## Exercise requirements
Only the lines from the beginning of the data below through the line that contains "category: large antlered muntjac" should be repeated, exactly as written.

## Extracted data

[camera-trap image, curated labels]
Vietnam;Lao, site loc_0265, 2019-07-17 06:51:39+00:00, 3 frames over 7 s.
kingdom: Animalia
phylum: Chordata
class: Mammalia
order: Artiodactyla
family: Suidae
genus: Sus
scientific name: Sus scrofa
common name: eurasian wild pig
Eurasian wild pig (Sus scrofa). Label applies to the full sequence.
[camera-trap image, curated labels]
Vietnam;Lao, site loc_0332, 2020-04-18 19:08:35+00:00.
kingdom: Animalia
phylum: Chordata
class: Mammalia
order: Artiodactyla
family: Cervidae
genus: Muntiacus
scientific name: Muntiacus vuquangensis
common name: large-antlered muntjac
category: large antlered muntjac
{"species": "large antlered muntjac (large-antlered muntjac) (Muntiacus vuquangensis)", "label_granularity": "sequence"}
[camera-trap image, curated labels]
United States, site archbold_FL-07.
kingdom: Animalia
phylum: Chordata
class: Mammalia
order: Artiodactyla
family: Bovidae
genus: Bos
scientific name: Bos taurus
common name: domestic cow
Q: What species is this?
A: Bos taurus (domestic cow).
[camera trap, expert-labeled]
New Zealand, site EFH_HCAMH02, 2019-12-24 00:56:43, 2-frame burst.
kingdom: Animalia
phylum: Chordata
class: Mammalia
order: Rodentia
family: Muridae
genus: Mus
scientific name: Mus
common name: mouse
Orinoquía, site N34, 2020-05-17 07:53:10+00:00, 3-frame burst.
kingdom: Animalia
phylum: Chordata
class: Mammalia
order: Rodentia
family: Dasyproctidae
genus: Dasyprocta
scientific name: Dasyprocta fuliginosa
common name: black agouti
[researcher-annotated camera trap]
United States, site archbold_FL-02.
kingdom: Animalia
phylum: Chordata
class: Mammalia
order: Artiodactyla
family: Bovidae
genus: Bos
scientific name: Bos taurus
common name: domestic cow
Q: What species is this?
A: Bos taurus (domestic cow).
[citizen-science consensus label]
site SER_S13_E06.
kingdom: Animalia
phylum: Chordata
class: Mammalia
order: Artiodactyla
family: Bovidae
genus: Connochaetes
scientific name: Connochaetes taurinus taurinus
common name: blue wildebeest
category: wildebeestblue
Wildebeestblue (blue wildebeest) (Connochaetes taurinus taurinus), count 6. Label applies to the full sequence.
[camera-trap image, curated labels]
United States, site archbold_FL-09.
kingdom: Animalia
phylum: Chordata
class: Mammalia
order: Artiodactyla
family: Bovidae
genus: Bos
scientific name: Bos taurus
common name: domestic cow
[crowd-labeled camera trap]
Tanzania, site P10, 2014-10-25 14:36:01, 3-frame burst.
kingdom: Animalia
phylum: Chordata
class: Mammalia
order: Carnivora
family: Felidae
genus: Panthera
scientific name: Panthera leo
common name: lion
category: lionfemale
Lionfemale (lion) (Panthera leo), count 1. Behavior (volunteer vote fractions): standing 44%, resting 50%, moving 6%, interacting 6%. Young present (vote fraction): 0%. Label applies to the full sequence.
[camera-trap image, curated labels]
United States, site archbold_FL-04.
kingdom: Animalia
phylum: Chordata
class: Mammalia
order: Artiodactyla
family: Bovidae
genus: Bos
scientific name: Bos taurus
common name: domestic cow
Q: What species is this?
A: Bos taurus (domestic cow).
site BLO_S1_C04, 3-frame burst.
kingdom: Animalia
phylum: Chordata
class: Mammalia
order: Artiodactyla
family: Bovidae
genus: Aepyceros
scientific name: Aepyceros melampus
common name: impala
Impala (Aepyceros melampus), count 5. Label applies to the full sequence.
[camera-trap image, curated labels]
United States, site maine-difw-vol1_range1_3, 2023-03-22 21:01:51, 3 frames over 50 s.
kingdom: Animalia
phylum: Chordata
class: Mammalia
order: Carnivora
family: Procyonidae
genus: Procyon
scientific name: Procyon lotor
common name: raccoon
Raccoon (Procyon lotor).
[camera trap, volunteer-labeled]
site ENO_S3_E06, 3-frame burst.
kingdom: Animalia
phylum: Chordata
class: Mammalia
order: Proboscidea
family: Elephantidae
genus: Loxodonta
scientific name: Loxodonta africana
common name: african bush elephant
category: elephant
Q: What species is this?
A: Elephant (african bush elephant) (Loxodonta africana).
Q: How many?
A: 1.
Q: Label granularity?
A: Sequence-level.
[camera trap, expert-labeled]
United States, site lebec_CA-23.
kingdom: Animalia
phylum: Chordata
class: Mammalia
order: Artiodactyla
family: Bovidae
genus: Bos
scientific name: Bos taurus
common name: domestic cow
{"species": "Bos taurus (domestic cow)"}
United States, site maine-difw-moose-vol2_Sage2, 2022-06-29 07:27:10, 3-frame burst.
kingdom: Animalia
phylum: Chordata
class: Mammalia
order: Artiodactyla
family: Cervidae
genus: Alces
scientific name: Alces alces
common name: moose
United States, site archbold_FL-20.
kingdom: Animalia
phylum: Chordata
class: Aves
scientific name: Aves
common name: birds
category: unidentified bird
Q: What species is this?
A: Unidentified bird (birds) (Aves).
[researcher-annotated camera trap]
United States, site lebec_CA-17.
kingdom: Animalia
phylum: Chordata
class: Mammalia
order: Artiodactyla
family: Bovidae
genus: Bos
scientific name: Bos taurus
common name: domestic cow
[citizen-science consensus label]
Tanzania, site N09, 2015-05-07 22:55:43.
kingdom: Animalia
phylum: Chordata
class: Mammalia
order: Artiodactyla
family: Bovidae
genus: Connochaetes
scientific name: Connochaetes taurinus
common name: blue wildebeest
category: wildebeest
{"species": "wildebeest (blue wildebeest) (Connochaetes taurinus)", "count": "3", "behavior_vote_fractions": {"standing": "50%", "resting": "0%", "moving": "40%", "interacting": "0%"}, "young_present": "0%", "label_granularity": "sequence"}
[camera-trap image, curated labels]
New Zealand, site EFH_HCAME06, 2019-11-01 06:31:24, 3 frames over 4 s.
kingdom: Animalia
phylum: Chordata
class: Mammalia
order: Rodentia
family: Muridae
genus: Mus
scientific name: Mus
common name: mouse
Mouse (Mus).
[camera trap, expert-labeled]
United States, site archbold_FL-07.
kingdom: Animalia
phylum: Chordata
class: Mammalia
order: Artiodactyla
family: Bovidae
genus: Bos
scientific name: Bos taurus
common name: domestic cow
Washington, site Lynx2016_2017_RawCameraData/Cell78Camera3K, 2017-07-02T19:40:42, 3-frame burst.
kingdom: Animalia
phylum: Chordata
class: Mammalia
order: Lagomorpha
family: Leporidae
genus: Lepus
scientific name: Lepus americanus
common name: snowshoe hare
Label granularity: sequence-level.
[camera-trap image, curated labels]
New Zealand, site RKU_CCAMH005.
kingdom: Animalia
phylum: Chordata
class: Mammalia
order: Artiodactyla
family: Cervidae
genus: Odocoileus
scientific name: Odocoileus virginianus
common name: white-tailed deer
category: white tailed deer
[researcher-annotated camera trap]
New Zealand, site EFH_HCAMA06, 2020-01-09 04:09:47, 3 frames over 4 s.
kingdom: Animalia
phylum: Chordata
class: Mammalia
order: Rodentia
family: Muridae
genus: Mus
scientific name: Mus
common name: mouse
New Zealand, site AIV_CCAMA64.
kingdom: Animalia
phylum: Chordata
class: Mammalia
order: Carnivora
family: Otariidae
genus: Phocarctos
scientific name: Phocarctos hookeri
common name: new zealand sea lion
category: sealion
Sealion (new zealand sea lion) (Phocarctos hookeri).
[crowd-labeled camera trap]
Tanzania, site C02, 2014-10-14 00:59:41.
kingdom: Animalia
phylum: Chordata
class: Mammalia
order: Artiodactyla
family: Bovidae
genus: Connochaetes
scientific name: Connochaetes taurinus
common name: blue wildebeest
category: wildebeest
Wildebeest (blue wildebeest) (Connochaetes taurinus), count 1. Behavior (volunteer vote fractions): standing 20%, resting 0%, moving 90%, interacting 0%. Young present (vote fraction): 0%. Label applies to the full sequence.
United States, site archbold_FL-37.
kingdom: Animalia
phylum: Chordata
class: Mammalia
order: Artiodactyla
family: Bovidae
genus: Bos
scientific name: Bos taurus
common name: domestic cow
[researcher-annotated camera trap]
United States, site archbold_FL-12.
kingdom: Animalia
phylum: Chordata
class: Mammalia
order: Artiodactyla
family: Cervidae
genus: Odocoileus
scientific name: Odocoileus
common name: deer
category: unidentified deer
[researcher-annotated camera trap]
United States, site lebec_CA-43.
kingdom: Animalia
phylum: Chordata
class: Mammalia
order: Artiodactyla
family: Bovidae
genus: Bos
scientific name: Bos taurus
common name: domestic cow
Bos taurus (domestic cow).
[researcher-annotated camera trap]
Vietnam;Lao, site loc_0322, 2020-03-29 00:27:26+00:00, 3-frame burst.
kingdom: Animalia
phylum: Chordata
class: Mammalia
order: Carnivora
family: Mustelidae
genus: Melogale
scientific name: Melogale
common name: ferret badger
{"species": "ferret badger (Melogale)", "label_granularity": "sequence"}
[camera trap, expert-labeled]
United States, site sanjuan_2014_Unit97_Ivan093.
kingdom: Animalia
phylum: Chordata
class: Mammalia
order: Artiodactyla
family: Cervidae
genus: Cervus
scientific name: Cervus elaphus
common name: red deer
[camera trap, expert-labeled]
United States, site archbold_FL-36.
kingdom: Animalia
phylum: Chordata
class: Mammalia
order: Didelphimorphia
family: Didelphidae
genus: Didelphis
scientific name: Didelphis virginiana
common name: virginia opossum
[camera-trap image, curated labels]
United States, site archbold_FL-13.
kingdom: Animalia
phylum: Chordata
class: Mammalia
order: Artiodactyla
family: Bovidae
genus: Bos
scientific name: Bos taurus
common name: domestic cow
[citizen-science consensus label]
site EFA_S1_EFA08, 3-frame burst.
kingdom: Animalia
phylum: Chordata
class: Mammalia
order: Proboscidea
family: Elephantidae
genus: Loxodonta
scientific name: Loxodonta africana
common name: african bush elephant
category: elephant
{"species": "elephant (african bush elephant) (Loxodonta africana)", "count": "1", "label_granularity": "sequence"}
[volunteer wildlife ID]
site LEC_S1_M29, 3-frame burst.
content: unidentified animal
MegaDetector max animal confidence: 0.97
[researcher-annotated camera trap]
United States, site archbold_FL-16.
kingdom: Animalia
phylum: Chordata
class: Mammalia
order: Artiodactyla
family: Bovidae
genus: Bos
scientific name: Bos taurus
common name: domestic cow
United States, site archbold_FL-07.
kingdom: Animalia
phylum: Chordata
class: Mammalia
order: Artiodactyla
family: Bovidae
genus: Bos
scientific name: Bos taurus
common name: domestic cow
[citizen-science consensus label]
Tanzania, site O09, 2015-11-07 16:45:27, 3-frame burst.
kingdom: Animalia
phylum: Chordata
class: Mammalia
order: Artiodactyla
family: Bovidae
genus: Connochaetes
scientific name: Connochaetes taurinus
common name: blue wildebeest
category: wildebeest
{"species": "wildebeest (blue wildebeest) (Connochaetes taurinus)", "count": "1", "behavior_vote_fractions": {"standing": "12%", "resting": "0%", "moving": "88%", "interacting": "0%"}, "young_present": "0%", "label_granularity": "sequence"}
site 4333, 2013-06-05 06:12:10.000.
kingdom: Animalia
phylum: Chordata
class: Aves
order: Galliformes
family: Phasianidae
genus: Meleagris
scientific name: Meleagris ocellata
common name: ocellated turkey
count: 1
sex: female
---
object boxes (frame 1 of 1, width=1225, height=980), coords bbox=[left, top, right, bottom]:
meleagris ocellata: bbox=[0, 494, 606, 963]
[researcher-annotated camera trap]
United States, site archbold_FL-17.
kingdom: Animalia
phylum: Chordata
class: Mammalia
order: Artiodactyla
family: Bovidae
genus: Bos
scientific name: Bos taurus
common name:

## Solution to the problem
[camera-trap image, curated labels]
Vietnam;Lao, site loc_0265, 2019-07-17 06:51:39+00:00, 3 frames over 7 s.
kingdom: Animalia
phylum: Chordata
class: Mammalia
order: Artiodactyla
family: Suidae
genus: Sus
scientific name: Sus scrofa
common name: eurasian wild pig
Eurasian wild pig (Sus scrofa). Label applies to the full sequence.
[camera-trap image, curated labels]
Vietnam;Lao, site loc_0332, 2020-04-18 19:08:35+00:00.
kingdom: Animalia
phylum: Chordata
class: Mammalia
order: Artiodactyla
family: Cervidae
genus: Muntiacus
scientific name: Muntiacus vuquangensis
common name: large-antlered muntjac
category: large antlered muntjac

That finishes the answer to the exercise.